SUPPLIED ENTRIES:
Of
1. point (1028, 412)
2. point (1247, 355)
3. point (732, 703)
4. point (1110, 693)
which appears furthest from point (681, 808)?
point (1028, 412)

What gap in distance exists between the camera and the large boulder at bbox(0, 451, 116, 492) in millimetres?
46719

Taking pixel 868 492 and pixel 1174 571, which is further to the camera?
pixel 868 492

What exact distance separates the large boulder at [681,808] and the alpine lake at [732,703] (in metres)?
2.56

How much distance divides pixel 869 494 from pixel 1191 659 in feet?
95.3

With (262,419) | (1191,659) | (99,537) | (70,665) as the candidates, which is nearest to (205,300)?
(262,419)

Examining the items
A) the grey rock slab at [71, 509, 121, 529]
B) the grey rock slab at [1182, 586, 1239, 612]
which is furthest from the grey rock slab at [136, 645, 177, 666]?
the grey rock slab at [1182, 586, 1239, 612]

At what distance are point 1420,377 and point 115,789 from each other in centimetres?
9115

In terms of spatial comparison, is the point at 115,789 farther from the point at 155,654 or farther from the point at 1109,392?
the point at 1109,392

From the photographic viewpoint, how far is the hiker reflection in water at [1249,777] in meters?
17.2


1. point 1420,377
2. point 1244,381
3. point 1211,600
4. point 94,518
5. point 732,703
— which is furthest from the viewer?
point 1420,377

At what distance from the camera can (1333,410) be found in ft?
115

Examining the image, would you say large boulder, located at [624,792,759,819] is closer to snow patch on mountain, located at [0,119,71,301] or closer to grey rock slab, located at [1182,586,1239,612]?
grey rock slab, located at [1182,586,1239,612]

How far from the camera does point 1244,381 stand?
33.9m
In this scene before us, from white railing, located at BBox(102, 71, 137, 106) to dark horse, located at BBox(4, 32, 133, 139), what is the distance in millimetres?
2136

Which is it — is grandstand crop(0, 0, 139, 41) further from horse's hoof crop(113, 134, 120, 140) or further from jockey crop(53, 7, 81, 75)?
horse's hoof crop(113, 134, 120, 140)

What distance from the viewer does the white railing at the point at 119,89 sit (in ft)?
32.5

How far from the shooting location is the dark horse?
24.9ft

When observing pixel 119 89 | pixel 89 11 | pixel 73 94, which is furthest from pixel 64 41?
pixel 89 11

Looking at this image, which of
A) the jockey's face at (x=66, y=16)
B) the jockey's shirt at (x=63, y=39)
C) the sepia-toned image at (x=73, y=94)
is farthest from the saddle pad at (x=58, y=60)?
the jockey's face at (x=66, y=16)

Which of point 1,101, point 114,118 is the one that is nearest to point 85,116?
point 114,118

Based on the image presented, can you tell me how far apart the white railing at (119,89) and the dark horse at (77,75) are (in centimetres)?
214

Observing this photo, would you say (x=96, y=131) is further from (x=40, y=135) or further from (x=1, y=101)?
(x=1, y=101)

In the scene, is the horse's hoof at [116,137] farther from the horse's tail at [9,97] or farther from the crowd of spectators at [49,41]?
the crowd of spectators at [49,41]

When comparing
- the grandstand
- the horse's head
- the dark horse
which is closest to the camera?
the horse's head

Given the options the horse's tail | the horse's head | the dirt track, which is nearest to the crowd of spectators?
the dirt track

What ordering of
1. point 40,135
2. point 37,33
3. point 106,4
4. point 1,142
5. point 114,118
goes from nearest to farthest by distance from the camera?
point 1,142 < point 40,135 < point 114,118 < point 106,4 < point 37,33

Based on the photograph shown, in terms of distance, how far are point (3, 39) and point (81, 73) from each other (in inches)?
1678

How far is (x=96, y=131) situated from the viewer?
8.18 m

---

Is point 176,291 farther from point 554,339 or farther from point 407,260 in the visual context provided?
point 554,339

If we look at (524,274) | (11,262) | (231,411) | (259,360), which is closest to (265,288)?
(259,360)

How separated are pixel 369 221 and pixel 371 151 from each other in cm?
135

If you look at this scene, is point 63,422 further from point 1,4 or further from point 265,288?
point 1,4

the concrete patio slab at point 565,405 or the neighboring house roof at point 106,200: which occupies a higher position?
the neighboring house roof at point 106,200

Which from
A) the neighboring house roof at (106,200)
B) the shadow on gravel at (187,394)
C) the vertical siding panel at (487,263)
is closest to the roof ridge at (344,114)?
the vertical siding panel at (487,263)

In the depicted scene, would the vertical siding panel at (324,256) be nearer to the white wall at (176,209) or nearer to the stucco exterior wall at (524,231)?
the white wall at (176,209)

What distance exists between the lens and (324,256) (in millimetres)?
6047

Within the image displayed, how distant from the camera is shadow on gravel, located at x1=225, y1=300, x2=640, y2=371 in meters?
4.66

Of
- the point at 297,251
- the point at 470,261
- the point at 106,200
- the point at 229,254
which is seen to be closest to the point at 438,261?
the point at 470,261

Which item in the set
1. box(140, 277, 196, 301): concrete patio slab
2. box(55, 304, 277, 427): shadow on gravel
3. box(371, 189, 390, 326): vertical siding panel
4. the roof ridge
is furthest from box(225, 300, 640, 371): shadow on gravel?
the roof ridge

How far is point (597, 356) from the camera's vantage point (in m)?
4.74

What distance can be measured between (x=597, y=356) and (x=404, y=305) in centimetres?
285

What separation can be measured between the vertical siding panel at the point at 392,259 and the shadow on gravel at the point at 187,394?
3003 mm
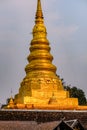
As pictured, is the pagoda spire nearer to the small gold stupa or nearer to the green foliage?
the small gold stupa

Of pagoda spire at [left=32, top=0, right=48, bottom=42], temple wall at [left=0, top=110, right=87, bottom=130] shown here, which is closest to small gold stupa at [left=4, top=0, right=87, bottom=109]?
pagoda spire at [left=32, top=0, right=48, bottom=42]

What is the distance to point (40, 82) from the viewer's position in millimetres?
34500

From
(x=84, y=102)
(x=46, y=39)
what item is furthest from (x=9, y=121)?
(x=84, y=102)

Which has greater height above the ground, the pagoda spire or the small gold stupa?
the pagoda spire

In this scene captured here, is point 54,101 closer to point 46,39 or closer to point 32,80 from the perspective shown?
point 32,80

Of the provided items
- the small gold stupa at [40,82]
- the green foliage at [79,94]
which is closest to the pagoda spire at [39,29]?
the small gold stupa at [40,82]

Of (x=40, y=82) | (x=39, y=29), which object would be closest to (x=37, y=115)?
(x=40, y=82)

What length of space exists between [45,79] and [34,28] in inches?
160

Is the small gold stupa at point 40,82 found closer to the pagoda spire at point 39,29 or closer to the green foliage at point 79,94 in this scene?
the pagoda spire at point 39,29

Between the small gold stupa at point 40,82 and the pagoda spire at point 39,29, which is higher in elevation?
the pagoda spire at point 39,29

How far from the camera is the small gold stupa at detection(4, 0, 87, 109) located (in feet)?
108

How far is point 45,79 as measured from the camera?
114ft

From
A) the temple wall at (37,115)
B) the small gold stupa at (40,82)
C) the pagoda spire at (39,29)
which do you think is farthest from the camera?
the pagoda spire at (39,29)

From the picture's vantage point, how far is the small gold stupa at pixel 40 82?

...

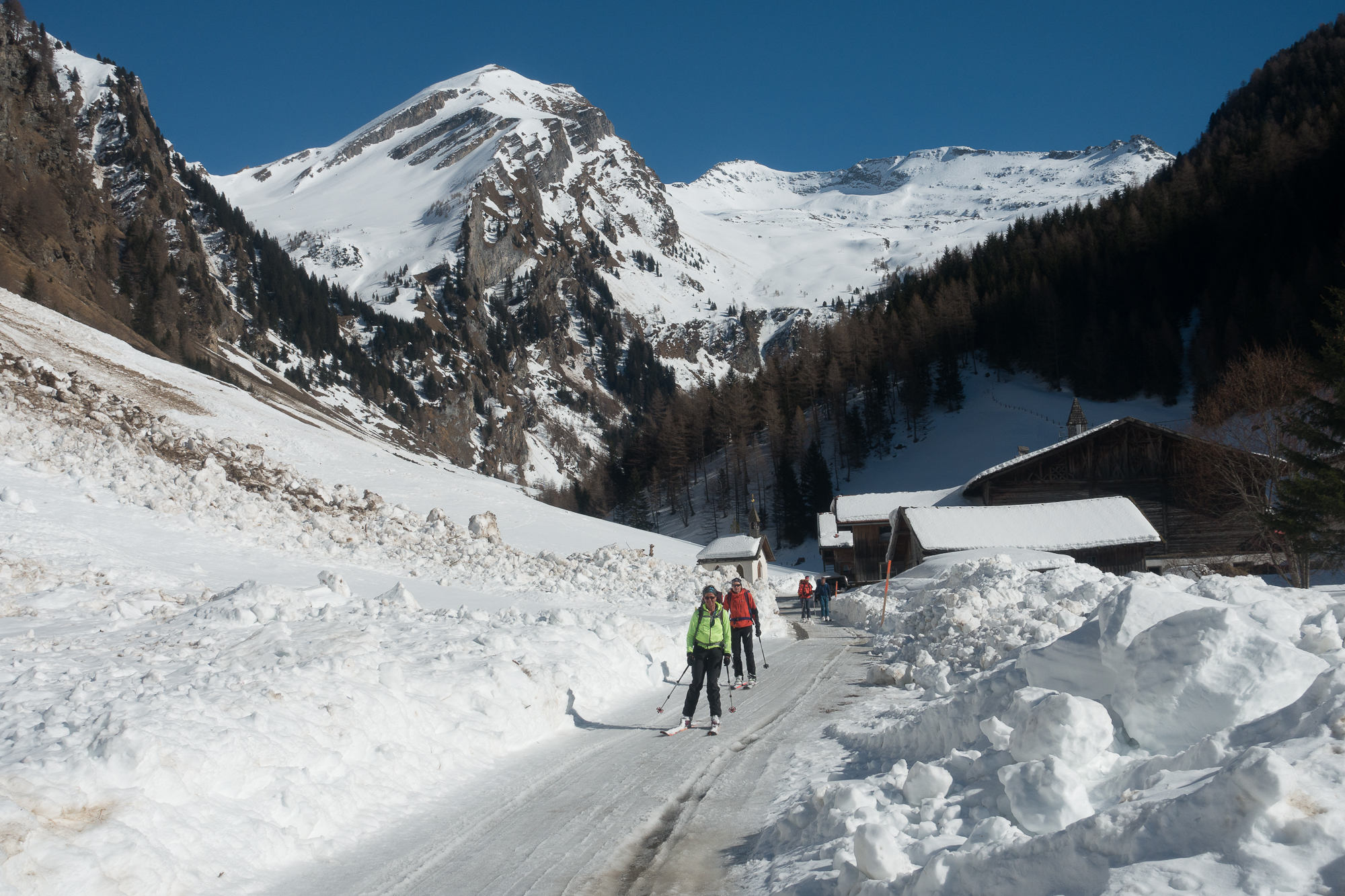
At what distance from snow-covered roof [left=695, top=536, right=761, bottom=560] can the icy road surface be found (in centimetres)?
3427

EXERCISE PROMPT: How many lines of the material above contain the word "white"? Reply with the number alone.

REPLY: 5